FAQS
What stockholder approval is necessary to sell a company?
- Operations
- Exit
The stockholder approval required to sell a company generally depends on the structure of the transaction, the jurisdiction of the company’s incorporation and the requirements of the company’s governing documents. In the U.S., technology companies typically are not sold in direct share sales. Instead, transactions typically are structured as mergers (which is a state law process) or sales of assets, where the company survives the transaction.
If the company is being sold through a direct share sale, the approval of 100 percent of the stockholders will effectively be required, as each stockholder will need to sign the definitive agreement to sell their shares. Note, however, that once a buyer obtains 90 percent of the outstanding shares of each class, it can acquire the remainder of the shares of the company through a short-form merger, for which no stockholder approval is required, as long as the consideration and other terms offered to the remaining stockholders are identical to what was offered in the earlier transaction.
As noted above, direct share sales are burdensome as every stockholder has to negotiate and enter into an agreement, so they are uncommon among technology companies.
If the company is being sold through a merger:
- Under Delaware law, generally, the approval of holders of at least a majority of the outstanding shares will be required.
- Under California law, generally, the approval of holders of at least a majority of the outstanding shares of each class will be required. Note that California law on this point applies to companies incorporated in California as well as to companies incorporated in other jurisdictions if the number of their shareholders and the extent of their operations in California exceed certain thresholds (see FAQ: “Will a Delaware corporation doing business in California be subject to California corporate law?”).
- The certificate or articles of incorporation of the company might also contain protective provisions that require the additional approval of holders of at least a majority (or greater percentage) of certain classes or series of shares. Even if the certificate or articles of incorporation do not provide for a series or class vote, additional votes of a series or class of shares may be required if the transaction treats the series or class differently than is provided in the governing documents.
- It is relatively common for a buyer to request that a company obtain the approval of holders of an even greater percentage of shares (often around 90 percent) for a merger in order to limit the number of stockholders that may exercise appraisal or dissenters’ rights.
- It is also relatively common for a buyer to request that holders of a certain percentage of the shares of a private company expressly agree to be liable for the indemnification obligations set forth in the merger agreement.
If the company is being sold through an asset sale:
- Under Delaware law, generally, the approval of holders of a majority of the outstanding shares will be required.
- Under California law, generally, the approval of holders of a majority of the outstanding shares will be required.
- The certificate or articles of incorporation of the company might also contain protective provisions that require the additional approval of at least a majority (or greater percentage) of certain classes or series of shares.
- It is relatively common for a buyer to request that the holders of a certain percentage of the shares of a private company agree to be liable (either directly or as guarantors) for the indemnification obligations of the company set forth in the asset purchase agreement.
In the context of any structure of transaction, additional votes may be required if the company being sold is private to approve compensation being paid in connection with the transaction under Section 280G of the Internal Revenue Code, as amended.

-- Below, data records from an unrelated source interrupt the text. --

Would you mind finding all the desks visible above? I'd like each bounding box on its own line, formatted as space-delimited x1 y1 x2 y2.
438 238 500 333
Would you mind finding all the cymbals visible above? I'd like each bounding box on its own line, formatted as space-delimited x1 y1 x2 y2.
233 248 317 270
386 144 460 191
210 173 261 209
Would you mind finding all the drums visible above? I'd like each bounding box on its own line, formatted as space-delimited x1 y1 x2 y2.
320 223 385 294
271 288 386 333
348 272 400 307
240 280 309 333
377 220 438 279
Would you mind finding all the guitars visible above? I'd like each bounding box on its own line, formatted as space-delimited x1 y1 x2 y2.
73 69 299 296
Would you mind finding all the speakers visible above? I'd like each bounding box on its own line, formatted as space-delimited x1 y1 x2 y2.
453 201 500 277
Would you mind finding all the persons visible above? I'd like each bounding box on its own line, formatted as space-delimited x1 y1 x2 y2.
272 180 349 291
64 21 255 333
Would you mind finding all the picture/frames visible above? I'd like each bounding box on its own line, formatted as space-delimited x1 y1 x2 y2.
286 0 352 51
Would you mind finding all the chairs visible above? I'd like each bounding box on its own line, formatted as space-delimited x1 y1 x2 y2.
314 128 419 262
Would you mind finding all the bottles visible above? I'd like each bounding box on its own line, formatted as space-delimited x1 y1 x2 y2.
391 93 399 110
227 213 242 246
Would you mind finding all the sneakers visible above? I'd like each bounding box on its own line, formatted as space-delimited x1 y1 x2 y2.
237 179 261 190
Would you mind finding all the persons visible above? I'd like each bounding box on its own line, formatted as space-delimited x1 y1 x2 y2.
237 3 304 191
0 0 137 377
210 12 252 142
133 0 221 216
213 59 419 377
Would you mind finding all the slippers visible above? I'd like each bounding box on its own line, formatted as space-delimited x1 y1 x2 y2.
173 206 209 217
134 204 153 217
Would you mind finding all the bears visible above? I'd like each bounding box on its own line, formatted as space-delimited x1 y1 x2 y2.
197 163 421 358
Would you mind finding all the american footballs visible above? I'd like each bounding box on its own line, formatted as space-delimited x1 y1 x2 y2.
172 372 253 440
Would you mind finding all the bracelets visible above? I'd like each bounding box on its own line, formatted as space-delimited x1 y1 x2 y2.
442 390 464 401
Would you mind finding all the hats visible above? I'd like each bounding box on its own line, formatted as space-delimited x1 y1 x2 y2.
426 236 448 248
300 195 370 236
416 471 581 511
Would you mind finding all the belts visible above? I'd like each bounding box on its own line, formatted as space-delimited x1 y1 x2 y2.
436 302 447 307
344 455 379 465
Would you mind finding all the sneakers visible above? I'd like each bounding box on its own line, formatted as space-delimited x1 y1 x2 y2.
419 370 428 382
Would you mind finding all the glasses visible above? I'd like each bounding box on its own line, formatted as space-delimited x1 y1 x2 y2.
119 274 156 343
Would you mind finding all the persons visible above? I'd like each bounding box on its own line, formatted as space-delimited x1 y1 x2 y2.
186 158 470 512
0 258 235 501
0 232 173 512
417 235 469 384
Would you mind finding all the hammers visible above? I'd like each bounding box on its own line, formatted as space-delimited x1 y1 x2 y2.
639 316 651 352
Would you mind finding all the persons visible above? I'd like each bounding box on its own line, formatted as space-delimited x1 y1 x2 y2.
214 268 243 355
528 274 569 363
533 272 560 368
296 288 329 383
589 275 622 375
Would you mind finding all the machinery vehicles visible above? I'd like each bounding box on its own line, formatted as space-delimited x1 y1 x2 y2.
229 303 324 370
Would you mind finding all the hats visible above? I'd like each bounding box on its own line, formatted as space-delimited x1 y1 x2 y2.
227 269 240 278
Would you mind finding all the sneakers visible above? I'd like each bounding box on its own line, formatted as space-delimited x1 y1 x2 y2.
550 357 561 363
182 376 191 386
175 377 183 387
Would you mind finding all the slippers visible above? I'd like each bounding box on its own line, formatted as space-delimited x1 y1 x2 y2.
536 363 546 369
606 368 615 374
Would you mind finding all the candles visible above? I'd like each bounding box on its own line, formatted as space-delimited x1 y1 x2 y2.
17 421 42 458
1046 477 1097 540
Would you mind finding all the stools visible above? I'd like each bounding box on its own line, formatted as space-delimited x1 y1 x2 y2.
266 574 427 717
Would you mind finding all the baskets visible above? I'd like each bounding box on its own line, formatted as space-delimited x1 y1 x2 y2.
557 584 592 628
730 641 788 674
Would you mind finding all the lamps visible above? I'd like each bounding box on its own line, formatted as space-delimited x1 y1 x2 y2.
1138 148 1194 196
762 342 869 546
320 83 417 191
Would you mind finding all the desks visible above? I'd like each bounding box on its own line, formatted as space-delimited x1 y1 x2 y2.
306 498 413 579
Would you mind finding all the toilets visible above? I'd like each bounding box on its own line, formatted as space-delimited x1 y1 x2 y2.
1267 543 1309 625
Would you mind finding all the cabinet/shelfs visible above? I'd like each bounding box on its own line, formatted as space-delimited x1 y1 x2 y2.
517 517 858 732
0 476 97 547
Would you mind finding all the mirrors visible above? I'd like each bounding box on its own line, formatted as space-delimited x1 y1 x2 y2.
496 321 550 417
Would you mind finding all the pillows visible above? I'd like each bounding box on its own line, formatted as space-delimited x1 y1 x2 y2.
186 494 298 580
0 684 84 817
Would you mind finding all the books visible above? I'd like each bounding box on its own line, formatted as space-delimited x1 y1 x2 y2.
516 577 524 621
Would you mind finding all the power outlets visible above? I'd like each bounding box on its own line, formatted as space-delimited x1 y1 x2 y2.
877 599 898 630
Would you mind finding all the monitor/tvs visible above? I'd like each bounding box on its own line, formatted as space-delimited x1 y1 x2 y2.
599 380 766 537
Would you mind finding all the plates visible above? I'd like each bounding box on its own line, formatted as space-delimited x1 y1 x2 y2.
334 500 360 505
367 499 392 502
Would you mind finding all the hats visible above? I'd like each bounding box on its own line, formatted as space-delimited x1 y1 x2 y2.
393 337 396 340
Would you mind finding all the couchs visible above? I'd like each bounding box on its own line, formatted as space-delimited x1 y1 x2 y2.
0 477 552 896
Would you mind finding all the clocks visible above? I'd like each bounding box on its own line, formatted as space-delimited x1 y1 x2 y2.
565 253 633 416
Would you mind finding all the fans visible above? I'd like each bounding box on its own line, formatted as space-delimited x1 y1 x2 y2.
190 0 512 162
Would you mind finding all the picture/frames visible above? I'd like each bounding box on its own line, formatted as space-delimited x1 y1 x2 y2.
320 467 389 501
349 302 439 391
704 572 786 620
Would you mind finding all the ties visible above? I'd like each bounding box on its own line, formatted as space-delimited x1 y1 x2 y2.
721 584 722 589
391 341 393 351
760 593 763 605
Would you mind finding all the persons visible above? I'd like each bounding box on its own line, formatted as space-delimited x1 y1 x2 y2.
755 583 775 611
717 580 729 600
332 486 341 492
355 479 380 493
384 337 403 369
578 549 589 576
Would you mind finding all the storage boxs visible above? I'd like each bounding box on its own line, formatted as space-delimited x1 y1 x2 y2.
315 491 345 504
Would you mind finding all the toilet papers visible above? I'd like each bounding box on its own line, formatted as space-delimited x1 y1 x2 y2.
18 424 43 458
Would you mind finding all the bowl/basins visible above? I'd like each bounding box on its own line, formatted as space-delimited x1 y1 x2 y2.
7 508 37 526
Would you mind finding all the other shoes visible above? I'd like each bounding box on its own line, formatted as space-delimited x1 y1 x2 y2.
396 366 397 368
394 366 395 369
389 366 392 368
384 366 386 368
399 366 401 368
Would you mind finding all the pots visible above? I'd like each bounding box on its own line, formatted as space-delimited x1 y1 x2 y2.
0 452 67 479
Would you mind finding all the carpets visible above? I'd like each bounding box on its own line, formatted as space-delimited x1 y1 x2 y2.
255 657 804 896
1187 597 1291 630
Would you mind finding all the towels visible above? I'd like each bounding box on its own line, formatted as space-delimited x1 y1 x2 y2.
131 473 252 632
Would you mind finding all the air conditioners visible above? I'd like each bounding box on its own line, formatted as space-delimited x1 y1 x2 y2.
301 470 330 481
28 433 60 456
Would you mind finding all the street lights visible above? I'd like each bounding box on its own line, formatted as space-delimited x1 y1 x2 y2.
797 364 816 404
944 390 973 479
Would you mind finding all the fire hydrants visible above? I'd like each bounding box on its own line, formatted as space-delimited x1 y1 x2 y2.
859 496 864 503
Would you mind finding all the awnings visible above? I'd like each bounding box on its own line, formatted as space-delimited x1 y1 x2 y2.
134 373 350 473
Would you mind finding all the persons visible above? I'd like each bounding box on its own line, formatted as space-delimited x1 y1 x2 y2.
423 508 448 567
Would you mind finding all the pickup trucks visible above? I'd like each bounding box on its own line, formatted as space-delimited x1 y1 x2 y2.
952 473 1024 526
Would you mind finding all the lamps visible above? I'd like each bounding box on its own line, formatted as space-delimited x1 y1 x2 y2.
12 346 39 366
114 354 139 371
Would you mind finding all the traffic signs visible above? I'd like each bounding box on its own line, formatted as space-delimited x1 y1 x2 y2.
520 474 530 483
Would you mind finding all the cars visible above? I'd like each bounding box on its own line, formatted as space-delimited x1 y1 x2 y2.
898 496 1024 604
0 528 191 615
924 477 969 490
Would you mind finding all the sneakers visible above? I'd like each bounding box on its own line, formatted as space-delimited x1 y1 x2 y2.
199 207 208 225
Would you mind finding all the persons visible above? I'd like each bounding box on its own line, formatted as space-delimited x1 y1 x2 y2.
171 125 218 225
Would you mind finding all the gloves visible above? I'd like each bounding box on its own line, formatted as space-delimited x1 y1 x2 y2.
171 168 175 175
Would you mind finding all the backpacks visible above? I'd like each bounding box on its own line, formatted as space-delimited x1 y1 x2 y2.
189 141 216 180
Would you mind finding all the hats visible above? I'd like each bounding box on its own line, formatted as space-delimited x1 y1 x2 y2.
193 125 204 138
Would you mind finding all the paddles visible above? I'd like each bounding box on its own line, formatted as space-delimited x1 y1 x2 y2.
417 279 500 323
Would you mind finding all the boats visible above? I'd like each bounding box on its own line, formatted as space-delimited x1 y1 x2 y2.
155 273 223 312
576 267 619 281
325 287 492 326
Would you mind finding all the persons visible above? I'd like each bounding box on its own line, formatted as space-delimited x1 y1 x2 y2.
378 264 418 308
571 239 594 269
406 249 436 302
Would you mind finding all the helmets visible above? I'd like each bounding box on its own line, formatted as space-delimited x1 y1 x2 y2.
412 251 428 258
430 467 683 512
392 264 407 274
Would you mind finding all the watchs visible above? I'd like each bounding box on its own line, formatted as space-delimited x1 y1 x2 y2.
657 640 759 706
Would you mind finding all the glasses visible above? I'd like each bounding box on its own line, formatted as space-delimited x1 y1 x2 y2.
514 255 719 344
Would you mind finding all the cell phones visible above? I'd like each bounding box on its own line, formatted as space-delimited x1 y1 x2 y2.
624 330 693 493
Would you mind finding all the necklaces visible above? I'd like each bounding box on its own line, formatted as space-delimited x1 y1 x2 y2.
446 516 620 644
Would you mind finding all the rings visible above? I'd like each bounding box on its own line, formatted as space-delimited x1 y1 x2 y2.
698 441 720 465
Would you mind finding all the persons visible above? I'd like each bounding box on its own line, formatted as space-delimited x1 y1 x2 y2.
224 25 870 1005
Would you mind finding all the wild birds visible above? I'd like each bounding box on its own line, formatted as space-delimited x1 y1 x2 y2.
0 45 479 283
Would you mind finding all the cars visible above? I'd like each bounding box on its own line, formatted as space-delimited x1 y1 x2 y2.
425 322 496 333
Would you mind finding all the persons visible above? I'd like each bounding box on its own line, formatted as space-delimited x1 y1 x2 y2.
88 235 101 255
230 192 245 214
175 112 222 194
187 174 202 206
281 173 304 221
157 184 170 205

The voting requirement for a compensation vote under Section 280G is 75 percent of the disinterested stockholders. The consequences of failing to obtain the vote are that the person receiving the compensation is subject to significant excise taxes and that the company cannot deduct the compensation.
You should be aware that there are exceptions to the general rules stated above. A company contemplating a sale should seek the advice of its counsel regarding the optimal structure and required stockholder approval required for any particular transaction, ideally prior to the signing of a term sheet. Voting considerations are not the only factor to take into account. Other issues, such as taxation, are also important in determining transaction structure.